- **ZITIERTER ABSCHNITT**
►

Es gibt nur wenige Dinge, die Menschen so hassen, wie Abgaben an den Fiskus zu leisten. Steuern sparen hat schon immer die Innovationsfähigkeit angetrieben. Auch Contracts for Difference sind ein Produkt, das aus dieser Motivation heraus entstanden ist. Als 1986 in Großbritannien die Stempelsteuer auf Aktiengeschäfte eingeführt wurde, erfanden Finanzprofis der UBS Contracts for Difference (CFDs), im Deutschen Differenzkontrakte genannt.
Da der Handel mit diesen Instrumenten außerbörslich erfolgt, war es möglich, die lästigen Steuern zu vermeiden. Die Kontrakte werden heute noch immer außerbörslich gehandelt. Anleger gehen dabei rechtlich gesehen eine Vereinbarung mit dem CFD-Anbieter (Broker) ein. Dieser stellt die Kurse, legt die Bedingungen fest und bietet entsprechende Handelsmöglichkeiten und die dazugehörigen Onlineplattformen. Es gibt gut 20 Broker hierzulande. Die wichtigsten sind CMC Markets, IG, ActivTrades und WH Selfinvest.

◄

- **GEGEBENE ANGABEN**
►

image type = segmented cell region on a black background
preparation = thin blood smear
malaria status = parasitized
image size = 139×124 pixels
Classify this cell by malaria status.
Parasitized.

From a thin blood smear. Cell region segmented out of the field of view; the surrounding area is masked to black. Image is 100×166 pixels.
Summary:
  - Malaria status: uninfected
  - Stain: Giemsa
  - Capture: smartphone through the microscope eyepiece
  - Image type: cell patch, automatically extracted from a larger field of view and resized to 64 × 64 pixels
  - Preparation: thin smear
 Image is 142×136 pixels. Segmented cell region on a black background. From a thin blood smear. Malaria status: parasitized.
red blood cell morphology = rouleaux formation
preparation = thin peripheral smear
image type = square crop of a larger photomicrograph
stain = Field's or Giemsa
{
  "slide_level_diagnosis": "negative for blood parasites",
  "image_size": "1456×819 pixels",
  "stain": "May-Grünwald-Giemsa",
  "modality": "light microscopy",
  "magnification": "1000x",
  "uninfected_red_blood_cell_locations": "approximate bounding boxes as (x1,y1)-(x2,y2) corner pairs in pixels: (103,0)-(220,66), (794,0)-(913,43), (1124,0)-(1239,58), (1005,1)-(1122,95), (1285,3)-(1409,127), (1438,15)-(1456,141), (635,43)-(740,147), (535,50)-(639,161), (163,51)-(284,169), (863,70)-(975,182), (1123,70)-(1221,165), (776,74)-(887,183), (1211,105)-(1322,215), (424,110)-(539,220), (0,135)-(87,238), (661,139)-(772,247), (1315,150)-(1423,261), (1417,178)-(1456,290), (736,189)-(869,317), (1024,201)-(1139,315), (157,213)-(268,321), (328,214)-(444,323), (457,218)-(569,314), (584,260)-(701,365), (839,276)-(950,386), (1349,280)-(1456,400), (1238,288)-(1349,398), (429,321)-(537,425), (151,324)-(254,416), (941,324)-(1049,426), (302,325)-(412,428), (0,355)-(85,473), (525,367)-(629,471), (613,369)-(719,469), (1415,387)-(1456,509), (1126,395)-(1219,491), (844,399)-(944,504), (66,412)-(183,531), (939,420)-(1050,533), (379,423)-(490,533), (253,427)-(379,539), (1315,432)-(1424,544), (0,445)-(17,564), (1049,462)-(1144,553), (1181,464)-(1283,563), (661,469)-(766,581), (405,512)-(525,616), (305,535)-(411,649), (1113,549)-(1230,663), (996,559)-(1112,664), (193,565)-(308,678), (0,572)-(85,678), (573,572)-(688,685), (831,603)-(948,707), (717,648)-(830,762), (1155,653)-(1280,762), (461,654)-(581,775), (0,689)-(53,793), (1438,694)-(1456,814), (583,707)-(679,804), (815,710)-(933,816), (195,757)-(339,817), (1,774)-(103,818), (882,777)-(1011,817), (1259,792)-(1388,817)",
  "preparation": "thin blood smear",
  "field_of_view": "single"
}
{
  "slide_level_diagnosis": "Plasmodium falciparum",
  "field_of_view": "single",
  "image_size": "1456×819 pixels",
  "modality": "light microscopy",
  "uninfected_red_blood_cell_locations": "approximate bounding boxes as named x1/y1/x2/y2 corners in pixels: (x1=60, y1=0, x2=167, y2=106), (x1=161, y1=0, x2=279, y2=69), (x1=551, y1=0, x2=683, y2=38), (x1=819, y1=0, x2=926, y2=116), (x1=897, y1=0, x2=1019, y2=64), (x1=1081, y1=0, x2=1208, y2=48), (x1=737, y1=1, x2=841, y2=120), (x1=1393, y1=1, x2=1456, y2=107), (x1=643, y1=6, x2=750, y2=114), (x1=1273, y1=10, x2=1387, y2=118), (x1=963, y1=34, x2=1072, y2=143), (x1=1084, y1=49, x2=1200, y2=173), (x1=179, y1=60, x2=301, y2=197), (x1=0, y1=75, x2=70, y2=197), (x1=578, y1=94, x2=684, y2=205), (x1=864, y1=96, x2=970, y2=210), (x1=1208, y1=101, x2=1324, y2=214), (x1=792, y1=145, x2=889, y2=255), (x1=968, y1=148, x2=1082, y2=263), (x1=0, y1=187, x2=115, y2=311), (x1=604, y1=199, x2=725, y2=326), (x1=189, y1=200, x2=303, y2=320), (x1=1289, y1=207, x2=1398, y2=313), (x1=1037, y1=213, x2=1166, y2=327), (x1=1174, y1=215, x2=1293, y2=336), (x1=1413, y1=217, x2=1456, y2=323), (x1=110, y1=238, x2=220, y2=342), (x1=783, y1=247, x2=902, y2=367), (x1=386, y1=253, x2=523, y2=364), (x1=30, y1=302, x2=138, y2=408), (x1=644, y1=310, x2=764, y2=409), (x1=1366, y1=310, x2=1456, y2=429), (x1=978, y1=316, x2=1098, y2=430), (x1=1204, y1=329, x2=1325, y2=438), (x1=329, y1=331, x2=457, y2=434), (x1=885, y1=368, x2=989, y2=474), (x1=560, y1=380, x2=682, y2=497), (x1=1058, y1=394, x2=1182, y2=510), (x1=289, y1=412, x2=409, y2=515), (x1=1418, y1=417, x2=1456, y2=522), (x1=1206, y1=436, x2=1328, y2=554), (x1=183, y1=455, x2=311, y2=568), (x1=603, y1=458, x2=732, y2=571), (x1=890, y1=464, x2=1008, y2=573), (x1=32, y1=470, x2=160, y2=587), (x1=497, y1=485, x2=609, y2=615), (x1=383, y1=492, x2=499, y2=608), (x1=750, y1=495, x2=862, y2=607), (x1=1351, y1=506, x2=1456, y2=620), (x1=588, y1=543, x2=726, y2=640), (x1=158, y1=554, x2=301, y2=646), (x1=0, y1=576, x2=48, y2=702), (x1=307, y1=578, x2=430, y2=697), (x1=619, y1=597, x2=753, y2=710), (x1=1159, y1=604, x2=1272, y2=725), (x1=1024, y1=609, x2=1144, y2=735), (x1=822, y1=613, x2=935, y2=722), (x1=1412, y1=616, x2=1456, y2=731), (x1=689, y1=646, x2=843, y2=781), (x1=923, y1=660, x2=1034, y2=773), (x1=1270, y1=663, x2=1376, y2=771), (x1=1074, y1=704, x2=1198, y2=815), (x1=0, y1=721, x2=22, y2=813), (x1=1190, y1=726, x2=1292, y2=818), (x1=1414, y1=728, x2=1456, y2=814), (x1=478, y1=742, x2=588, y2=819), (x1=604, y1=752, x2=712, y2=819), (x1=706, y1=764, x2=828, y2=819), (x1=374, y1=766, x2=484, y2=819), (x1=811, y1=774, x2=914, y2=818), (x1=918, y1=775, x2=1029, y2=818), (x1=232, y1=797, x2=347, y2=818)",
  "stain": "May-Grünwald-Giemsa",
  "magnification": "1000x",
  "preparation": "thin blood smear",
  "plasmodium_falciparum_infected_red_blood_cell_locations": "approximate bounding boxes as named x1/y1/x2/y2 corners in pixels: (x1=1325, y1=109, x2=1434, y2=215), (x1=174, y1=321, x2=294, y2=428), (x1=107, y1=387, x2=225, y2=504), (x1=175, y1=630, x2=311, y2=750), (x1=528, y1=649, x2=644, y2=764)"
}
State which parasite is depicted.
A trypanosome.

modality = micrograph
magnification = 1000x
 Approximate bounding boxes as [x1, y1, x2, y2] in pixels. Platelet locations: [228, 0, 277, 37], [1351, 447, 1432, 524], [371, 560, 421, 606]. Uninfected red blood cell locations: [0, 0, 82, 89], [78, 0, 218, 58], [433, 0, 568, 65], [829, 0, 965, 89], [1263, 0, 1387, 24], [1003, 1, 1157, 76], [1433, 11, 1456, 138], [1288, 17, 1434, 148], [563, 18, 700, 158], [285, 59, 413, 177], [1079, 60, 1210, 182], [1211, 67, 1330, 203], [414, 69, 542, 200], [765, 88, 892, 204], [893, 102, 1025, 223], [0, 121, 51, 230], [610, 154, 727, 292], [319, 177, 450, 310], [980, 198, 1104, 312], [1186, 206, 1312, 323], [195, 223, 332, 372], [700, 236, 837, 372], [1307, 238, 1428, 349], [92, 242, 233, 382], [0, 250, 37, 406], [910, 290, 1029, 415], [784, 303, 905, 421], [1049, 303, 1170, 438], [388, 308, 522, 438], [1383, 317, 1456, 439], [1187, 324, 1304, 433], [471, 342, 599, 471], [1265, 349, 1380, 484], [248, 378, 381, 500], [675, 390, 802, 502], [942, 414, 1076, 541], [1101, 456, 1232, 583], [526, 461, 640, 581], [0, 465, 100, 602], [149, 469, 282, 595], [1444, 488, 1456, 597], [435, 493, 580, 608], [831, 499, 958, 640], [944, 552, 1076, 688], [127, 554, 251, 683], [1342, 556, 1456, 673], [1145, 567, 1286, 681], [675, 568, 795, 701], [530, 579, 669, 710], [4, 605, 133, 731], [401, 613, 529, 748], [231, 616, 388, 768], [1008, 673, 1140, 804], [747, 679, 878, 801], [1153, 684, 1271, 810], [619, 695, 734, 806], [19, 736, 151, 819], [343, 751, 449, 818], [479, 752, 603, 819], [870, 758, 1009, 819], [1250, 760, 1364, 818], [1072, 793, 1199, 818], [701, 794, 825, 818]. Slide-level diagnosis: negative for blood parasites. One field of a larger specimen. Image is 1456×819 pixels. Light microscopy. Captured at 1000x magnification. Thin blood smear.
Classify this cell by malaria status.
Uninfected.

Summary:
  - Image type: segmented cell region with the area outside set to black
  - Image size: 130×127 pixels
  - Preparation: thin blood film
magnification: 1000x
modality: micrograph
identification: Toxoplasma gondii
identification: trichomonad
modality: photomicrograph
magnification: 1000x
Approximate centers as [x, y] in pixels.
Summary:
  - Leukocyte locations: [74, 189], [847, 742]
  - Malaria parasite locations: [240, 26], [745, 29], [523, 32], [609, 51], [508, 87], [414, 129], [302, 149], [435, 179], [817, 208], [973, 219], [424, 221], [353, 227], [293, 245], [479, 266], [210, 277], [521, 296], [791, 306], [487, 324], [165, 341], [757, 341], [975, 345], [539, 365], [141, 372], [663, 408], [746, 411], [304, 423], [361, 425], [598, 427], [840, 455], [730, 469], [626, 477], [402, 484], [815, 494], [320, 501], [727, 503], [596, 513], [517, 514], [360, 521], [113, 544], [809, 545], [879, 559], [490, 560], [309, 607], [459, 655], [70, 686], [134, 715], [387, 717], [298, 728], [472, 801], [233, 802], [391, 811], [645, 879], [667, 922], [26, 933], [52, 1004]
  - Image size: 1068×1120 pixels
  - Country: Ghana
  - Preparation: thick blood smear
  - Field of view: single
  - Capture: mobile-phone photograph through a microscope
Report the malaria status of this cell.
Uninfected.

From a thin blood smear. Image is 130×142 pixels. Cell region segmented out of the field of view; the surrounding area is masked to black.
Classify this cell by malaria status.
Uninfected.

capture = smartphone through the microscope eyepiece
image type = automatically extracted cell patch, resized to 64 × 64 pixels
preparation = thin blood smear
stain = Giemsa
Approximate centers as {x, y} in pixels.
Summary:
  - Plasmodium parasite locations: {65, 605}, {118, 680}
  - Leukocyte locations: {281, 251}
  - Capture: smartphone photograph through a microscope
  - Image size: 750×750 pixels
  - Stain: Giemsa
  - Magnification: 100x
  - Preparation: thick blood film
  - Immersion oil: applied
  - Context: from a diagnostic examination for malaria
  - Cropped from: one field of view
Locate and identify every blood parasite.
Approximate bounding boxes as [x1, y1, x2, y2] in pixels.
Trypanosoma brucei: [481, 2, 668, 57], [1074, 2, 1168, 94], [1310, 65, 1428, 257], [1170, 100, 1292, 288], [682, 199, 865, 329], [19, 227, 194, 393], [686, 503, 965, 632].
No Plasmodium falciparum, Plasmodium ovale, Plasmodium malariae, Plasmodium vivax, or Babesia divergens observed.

◄

Schreib aus dem Text über Differenzkontrakte die Stelle ab, die mit den Worten „Da der Handel“ anfängt und mit „und WH Selfinvest.“ aufhört. Stütz dich dabei nur auf den Text über Differenzkontrakte.

- **ERWARTETE ANTWORT**
Da der Handel mit diesen Instrumenten außerbörslich erfolgt, war es möglich, die lästigen Steuern zu vermeiden. Die Kontrakte werden heute noch immer außerbörslich gehandelt. Anleger gehen dabei rechtlich gesehen eine Vereinbarung mit dem CFD-Anbieter (Broker) ein. Dieser stellt die Kurse, legt die Bedingungen fest und bietet entsprechende Handelsmöglichkeiten und die dazugehörigen Onlineplattformen. Es gibt gut 20 Broker hierzulande. Die wichtigsten sind CMC Markets, IG, ActivTrades und WH Selfinvest.